● What to work on:
What is needed is every line of the data that includes the word "resulting". Please copy each one.

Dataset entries
↓↓↓

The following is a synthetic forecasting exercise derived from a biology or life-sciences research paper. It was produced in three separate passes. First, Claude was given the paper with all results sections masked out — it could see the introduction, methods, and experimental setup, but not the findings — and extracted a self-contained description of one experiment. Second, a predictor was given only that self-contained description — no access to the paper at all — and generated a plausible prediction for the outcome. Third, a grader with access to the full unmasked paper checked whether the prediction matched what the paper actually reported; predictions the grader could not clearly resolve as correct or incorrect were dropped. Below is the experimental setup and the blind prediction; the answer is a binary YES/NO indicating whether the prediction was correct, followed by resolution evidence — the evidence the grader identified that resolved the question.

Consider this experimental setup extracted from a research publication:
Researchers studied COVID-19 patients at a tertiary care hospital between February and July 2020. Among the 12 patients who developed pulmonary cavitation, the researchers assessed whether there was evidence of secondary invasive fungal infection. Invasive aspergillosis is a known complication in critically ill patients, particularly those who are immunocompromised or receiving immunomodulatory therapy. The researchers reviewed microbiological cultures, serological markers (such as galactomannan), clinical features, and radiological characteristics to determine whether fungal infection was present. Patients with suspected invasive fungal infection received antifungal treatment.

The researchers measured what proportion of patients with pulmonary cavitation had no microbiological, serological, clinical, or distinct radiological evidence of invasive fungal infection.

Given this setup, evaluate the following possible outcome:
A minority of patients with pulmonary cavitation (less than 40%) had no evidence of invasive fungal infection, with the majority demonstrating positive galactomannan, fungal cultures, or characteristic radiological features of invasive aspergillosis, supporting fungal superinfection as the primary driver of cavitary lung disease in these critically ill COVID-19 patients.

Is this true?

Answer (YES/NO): NO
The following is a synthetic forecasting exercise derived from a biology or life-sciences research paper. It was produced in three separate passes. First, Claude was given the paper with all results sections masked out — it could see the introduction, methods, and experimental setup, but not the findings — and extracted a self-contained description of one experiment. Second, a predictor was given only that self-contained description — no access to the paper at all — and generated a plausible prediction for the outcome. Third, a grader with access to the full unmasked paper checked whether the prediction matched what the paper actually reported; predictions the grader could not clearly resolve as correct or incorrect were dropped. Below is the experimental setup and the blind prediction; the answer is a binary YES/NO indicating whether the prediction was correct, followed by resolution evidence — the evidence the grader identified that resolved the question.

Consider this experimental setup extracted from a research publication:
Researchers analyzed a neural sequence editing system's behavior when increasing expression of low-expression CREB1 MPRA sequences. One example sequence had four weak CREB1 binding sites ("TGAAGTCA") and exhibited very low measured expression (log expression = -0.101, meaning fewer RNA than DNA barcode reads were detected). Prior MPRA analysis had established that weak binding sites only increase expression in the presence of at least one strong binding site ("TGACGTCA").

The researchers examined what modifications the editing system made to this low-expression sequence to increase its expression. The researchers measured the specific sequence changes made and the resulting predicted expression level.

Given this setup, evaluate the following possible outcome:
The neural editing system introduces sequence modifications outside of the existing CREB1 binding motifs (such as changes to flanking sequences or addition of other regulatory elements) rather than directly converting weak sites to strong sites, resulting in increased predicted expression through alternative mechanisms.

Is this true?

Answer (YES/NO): NO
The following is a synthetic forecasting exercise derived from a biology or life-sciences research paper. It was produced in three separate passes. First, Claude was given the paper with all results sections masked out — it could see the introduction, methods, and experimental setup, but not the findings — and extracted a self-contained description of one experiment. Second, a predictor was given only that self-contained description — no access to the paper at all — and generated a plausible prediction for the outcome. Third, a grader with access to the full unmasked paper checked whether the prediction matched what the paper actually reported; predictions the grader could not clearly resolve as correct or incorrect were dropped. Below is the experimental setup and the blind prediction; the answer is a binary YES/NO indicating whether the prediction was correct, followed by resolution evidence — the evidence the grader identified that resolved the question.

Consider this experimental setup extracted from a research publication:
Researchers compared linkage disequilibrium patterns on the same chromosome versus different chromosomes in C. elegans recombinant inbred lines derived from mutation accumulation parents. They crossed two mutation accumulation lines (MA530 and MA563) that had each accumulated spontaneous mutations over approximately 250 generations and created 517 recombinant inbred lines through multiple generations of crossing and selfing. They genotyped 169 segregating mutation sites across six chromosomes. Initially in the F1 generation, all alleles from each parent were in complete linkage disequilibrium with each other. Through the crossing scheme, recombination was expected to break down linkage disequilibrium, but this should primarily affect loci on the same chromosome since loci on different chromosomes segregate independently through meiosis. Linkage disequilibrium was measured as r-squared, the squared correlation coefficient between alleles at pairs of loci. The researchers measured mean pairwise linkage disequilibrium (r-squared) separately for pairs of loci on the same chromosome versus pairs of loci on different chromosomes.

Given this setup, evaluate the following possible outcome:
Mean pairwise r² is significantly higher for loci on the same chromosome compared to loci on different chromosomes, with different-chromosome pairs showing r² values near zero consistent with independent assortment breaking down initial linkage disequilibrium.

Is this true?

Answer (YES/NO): YES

↑↑↑

● Result of this exercise:
The researchers examined what modifications the editing system made to this low-expression sequence to increase its expression. The researchers measured the specific sequence changes made and the resulting predicted expression level.
The neural editing system introduces sequence modifications outside of the existing CREB1 binding motifs (such as changes to flanking sequences or addition of other regulatory elements) rather than directly converting weak sites to strong sites, resulting in increased predicted expression through alternative mechanisms.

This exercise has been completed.